To those traveling through gritty National City, Heritage Square can be a surprising discovery. Venture into the picturesque block, just south of the intersection of East 9th Street and A Avenue, and you feel like you’ve stepped back 150 years.
National City has a fascinating history. Originally used by the Spanish to graze horses, the land in the early 1800s, after Mexican independence, was called Rancho de la Nación. In 1868, a San Francisco builder named Frank Kimball bought the rancho with an ambitious dream. He intended to turn National City into the western terminus of the Santa Fe Railway.
You might remember my photographic tour of the National City depot, built in 1882 by the Santa Fe Railroad. It became the first terminus of transcontinental rail travel in the San Diego area. You can see that fascinating blog post here.
To accomodate executives of the Santa Fe Railroad and booming times caused by the arrival of rail, in 1887 Frank Kimball built Brick Row, a structure in the style of Philadelphia row house. It was designed by San Diego architect R. C. Ball. Over 240,000 bricks were used for the ten units.
Kimball’s full ambitions weren’t realized, however, when the Santa Fe Railroad soon turned their sights on Los Angeles, making that city their major center of operations in Southern California.
An early resident of the “Kimball Block” was legendary marshall Wyatt Earp, who came to Southern California after being indicted in Arizona for shooting the men who’d killed his brother. He is best known locally for opening three gambling halls in San Diego. In 1889, Wyatt Earp stayed in Brick Row when he traveled down to Tijuana, Mexico. There he famously refereed a prize fight during a fiesta that also featured cockfights, bullfights and a lassoing contest.

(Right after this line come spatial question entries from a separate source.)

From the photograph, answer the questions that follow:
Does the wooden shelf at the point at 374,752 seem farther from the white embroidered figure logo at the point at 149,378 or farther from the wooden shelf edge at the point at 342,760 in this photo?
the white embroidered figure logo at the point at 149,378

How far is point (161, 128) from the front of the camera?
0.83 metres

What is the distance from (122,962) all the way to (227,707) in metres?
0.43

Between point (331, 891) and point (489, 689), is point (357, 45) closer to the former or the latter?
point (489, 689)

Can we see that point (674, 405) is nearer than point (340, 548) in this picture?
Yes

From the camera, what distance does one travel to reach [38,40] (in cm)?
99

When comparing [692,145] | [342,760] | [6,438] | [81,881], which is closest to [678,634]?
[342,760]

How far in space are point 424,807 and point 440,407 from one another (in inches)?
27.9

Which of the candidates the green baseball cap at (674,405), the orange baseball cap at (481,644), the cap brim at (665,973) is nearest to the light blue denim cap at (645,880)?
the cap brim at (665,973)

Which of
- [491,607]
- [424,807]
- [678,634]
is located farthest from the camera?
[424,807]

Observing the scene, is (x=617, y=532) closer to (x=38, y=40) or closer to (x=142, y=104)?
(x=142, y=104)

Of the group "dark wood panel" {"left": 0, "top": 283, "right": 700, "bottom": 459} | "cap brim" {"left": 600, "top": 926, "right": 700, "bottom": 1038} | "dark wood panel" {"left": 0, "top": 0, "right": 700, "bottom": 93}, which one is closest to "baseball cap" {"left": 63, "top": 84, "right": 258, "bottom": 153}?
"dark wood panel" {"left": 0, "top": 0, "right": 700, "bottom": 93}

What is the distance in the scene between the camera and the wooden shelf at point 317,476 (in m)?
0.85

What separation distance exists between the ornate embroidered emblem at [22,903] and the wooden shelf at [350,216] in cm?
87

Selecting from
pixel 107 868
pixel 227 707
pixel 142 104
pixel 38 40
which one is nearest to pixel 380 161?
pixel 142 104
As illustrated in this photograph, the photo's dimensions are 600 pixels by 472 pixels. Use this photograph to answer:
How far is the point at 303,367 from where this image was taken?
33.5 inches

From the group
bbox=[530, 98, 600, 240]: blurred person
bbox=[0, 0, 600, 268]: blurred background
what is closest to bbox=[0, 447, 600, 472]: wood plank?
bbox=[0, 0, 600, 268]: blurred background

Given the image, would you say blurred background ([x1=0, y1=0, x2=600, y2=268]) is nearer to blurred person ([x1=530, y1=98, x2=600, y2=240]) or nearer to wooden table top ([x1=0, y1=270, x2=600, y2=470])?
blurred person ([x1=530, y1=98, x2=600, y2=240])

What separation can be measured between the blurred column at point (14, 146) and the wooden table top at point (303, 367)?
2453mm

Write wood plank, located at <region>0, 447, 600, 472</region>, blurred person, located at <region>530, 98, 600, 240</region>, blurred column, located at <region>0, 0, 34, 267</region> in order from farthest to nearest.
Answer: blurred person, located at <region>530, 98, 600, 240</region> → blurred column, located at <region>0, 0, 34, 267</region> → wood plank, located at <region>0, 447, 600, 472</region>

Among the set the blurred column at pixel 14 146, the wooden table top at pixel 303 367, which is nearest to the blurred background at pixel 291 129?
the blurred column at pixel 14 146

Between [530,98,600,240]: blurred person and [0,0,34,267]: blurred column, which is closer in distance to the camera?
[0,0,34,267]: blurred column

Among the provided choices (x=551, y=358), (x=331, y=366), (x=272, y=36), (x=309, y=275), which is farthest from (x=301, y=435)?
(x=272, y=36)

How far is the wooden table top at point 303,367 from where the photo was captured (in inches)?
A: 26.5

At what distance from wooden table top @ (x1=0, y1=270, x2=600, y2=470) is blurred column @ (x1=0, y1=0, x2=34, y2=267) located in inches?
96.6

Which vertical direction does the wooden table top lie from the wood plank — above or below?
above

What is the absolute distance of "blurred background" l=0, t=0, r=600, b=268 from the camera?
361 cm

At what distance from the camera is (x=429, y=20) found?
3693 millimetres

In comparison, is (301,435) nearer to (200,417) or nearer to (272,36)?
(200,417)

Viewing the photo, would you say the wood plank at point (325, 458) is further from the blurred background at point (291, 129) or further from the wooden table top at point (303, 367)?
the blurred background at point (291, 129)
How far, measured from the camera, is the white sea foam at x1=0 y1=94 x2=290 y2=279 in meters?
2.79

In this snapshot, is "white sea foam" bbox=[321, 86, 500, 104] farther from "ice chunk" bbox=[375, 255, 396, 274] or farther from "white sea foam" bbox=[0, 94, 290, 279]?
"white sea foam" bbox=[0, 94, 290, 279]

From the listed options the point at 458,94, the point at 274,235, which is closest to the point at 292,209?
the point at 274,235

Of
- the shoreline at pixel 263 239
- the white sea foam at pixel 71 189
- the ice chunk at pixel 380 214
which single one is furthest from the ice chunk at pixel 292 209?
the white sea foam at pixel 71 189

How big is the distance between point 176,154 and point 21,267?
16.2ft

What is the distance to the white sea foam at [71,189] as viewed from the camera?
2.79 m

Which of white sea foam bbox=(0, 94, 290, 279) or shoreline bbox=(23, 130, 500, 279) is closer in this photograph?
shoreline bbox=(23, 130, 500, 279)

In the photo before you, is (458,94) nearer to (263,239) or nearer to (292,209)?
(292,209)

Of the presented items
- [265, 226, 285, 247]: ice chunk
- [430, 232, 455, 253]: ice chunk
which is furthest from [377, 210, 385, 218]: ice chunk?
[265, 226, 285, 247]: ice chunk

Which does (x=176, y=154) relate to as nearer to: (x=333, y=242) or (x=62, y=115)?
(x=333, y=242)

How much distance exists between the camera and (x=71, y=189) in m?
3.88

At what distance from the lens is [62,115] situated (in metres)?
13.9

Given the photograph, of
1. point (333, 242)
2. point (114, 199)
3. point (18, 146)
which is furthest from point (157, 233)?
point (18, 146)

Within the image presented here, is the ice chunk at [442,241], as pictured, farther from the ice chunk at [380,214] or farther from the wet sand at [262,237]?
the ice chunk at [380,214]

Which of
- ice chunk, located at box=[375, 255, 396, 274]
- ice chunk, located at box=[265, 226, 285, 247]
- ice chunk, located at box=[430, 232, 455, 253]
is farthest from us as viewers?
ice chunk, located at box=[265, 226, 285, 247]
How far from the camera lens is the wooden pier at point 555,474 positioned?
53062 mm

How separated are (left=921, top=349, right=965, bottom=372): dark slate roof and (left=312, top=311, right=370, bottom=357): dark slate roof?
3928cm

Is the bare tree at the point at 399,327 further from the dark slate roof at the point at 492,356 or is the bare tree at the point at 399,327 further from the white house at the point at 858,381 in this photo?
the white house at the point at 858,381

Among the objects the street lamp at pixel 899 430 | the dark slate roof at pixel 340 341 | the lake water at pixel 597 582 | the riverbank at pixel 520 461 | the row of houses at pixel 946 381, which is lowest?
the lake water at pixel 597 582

In the early 1970s, National City’s planning directer, Malcolm C. Greschler, interested in preserving the deteriorating Brick Row, came up with the idea of creating Heritage Square, which would be a historical tourist attraction similar to San Diego’s Old Town. In 1973 Frank Kimball’s house was moved to Heritage Square.
The 1869 Kimball House has its own unique history. It was the first house built in National City. Not only did it have a bathtub, but it had hot running water, which made it the first modern house in the entire county. President Benjamin Harrison visited it in 1891 during his tour of the western United States. At the time, it was the longest journey ever made by a President while in office. President Harrison’s 9,232 mile trip by railroad took one month and three days!
In 1976 two more historical houses were moved to Heritage Square: the 1887 Stick-style Rice-Proctor House and the 1879 Steele-Blossom House, which is depicted on National City’s official logo.